- In HIV-1 infected humanised mice, treatment with sequential long-acting slow-effective release antiretroviral therapy (LASER ART) and CRISPR-Cas9 is able to obtain viral clearance in latent infectious reservoirs.
- The virus is not detected in blood and tissues in a third of the dual treated animals, whereas HIV-1 is readily detected in mice which receive only one treatment.
- Results provide proof-of-concept that permanent viral elimination is possible and suggest that to achieve optimal viral editing by CRISPR-Cas9, maximal viral restriction must be first established.
ART restricts HIV-1 infection but, as known, fails to eliminate integrated copies of proviral DNA from the host genome, and viral reactivation occurs when therapy is discontinued. LASER ART facilitates sustained inhibition of viral replication. Indeed, with effective drug concentrations in blood and tissues, viral reservoirs can be maintained for weeks thanks to long-acting hydrophobic lipophilic antiretroviral nanoparticles. However, LASER ART alone cannot rid the infected host of latent HIV-1. The authors examined whether this treatment, combined with a CRISP-Cas9 based gene-editing technology, can foster viral elimination.
Human haematopoietic stem cells reconstituted NSG mice (n=33), able to produce human T cells susceptible to HIV infection, were infected with HIV-1 for 2 weeks and viral infection was confirmed in 4 sacrificed animals. The remaining 29 were divided into 4 groups: untreated group (n=6, HIV-1 control); single intravenous injection of AAV9-CRISPR-Cas9 (n=6) 9 weeks after viral infection; intramuscular injection of LASER ART (n=10) 2 weeks after viral infection; LASER ART treatment followed by AAV9-CRISPR-Cas9 (n=7) 3 weeks after last LASER ART.
Evaluation of plasma viral load indicated that after administration of AAV9-CRISPR-Cas9, 2 of 7 mice showed no evidence for viral rebound at 14 weeks.
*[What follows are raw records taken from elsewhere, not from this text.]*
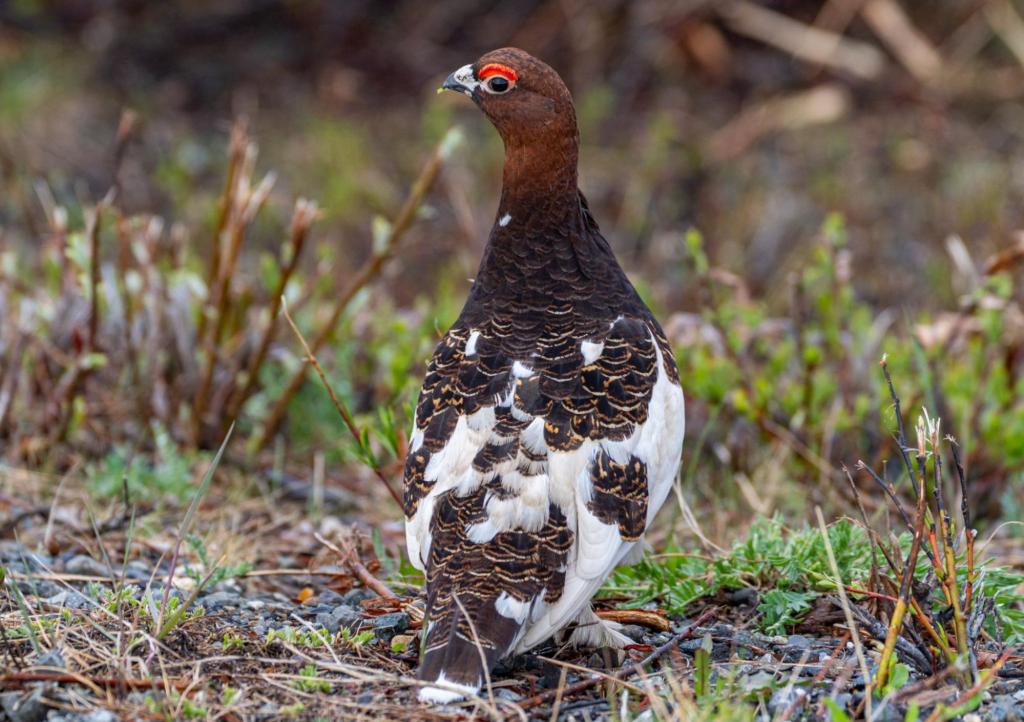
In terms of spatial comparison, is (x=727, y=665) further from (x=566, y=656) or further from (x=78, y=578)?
(x=78, y=578)

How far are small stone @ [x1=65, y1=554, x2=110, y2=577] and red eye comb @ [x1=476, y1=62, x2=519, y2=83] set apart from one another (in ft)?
6.43

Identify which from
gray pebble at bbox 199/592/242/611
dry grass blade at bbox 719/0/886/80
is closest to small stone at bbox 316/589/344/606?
gray pebble at bbox 199/592/242/611

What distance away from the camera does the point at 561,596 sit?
124 inches

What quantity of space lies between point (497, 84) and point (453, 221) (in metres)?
4.60

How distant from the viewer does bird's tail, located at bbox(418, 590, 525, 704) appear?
2.92 meters

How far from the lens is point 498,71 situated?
379 cm

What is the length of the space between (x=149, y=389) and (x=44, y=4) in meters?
5.39

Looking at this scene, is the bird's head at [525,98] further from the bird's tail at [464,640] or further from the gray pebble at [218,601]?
the gray pebble at [218,601]

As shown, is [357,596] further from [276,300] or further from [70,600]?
[276,300]

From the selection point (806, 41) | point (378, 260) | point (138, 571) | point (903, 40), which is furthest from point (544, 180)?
point (903, 40)

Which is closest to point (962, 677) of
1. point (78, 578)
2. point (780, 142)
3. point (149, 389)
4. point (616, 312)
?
point (616, 312)

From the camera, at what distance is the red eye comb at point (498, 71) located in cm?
377

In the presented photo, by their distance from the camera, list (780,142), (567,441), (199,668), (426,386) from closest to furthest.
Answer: (199,668), (567,441), (426,386), (780,142)

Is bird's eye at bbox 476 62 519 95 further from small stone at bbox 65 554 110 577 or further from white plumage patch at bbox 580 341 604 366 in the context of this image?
small stone at bbox 65 554 110 577
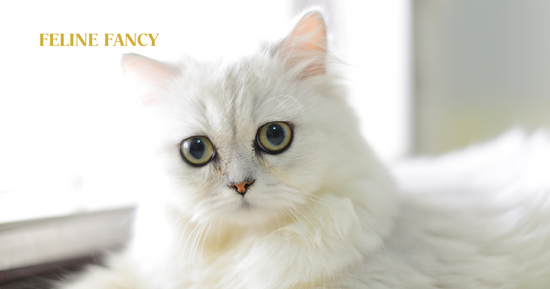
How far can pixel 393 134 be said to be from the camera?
3318 mm


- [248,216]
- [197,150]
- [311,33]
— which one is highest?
[311,33]

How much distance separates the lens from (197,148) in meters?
1.12

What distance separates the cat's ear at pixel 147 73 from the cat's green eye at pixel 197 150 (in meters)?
0.23

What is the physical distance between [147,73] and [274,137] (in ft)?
1.60

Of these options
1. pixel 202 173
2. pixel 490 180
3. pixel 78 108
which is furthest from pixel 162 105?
pixel 490 180

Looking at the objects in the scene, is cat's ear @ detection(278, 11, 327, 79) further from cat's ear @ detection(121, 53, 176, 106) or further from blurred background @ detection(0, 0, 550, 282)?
cat's ear @ detection(121, 53, 176, 106)

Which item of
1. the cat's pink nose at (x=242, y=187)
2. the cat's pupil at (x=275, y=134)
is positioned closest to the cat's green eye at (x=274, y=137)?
the cat's pupil at (x=275, y=134)

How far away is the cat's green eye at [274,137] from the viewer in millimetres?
1094

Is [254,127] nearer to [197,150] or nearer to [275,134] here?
[275,134]

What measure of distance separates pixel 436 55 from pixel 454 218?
93.3 inches

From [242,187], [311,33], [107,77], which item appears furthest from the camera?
[107,77]

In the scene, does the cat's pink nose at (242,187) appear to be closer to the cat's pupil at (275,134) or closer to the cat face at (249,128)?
the cat face at (249,128)

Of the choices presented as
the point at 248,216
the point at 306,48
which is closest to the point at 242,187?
the point at 248,216

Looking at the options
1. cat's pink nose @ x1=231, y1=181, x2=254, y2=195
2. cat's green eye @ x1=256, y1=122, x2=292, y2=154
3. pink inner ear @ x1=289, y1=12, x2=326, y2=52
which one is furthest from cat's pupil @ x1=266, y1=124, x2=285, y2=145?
pink inner ear @ x1=289, y1=12, x2=326, y2=52
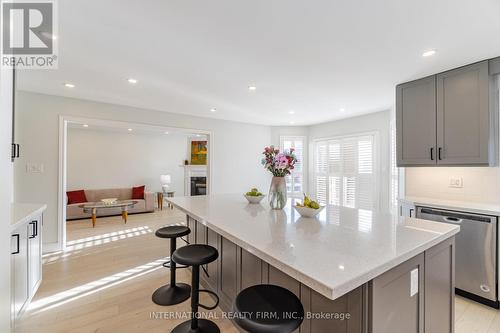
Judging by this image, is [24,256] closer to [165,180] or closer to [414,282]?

Viral DNA and RNA were not detected in the plasma, lymphoid tissue, bone marrow or brain (nested and digital-droplet PCR and RNAscope tests) of either mouse.
No CRISPR-Cas9 mediated off-target effects were detected.
HIV-1 was readily detected following sole LASER ART or CRISPR-Cas9 treatment.
Authors validated the eradication of HIV-1 infection, with two independent replicate experiments in separate sets of mice. Altogether, results revealed that a third or more of the animals that received sequential LASER ART and CRISPR-Cas9 therapy became virus free.
Finally, human immunocytes from dual treated mice were used in adoptive transfer in virus-free animals, which failed to produce infectious progeny virus.
Data support the idea that maximal viral restriction must be first established prior to excision to achieve optimal viral editing by CRISPR-Cas9.
Although further studies are needed, these proof-of-concept results offer readily defined and realistic pathways toward strategies for HIV-1 elimination.